# Daire at 21months



## istie (Jul 18, 2007)

This is Daire at 21months


----------



## istie (Jul 18, 2007)

If you think he is yuck you can say and i wont be offended


----------



## AnnaRiley (Feb 14, 2008)

Well, I am certainly no expert but if you ever decide he is yuck and you want to rehome him PM me. I think he is very very handsome. Of course Australia is a long way from me!!


----------



## caview (Jun 30, 2008)

What a handsome boy!! I just love his face!! And his everything : )

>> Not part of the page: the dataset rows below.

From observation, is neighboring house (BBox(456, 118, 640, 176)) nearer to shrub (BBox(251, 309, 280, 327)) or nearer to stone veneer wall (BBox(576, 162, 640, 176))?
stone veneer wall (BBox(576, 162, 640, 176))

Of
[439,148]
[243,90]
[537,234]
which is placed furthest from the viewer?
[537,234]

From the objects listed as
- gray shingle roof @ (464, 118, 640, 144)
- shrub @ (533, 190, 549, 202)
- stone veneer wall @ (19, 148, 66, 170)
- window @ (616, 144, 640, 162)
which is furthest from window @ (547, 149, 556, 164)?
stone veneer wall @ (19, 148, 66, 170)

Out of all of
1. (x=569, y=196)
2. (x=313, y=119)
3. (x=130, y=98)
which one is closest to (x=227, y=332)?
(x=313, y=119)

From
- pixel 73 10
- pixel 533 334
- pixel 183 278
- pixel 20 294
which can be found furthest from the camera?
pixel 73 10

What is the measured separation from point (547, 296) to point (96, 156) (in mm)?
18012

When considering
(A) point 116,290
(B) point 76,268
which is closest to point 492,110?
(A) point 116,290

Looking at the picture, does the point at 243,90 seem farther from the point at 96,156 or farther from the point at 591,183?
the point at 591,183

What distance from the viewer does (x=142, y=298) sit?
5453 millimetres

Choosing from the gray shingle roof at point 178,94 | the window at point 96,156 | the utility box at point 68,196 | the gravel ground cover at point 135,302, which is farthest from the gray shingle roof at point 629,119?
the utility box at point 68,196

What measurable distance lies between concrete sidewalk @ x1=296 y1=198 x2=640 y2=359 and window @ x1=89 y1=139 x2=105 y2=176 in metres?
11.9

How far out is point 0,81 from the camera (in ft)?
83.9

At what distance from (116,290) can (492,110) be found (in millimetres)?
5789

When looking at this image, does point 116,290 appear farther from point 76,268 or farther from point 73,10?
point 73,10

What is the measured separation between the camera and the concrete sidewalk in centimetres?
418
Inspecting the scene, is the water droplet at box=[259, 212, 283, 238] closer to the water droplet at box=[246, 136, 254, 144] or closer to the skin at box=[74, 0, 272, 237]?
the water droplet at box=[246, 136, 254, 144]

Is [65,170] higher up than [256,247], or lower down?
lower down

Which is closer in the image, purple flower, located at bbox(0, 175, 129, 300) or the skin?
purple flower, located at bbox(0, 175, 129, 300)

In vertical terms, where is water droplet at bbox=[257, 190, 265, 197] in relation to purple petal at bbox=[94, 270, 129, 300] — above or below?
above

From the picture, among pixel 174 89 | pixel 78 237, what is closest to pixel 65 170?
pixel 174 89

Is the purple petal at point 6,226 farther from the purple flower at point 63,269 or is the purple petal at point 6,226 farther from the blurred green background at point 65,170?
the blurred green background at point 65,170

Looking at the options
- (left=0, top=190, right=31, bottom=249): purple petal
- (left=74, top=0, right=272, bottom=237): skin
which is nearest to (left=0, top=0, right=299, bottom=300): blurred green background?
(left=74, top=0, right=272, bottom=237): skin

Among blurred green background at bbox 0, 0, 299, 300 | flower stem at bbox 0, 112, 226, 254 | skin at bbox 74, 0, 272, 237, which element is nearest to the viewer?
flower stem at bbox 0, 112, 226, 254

You are so blessed to have him!

Tanya


----------



## istie (Jul 18, 2007)

Thankyou both.
I think he is a bit of a spunk too


----------



## SunCzarina (Nov 24, 2000)

No expert here either but I LOVE his head, gorgeous.


----------



## Deejays_Owner (Oct 5, 2005)

Handsome boy, very good wither, very good topline with a very good backhand.
Does have a dark muzzle, but would like to see more black on the dog, weak pigment.
Overall a Very Nice dog.


----------



## WiscTiger (Sep 25, 2002)

I think he is an overall nice dog. If you are going to use him for breeding here are some things IMHO that could use improvement.

He could use a little more reach on the front end which means he is a little short in the upper arm. He does have a bit of an arch in the topline. I wouldn't breed him to a short coupled bitch, he is ever so slightly short in the body.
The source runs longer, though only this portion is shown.